• [EXERCISE]
Please write out the lines of the data exactly, beginning with the first and ending with the line containing "<title>יוחנן טו</title>"; leave the pictures behind.

• [DATA EXCERPTS]

▼

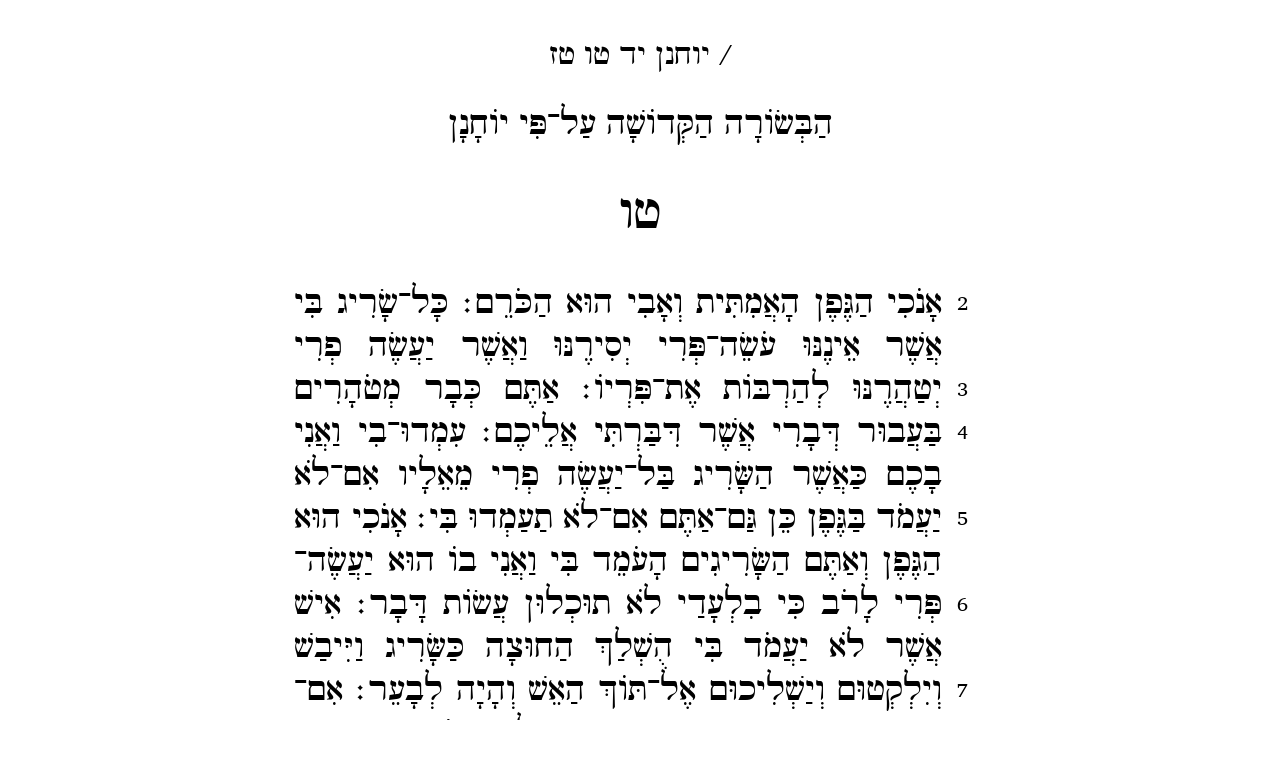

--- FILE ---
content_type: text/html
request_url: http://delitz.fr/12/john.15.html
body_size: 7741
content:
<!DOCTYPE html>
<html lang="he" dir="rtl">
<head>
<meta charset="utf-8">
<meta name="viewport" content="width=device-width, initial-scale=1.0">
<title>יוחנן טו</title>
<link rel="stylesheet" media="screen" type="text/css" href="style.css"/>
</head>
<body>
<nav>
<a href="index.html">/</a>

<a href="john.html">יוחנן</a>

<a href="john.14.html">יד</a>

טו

▲

• [ANSWER TO THIS TASK]
--- FILE ---
content_type: text/html
request_url: http://delitz.fr/12/john.15.html
body_size: 7741
content:
<!DOCTYPE html>
<html lang="he" dir="rtl">
<head>
<meta charset="utf-8">
<meta name="viewport" content="width=device-width, initial-scale=1.0">
<title>יוחנן טו</title>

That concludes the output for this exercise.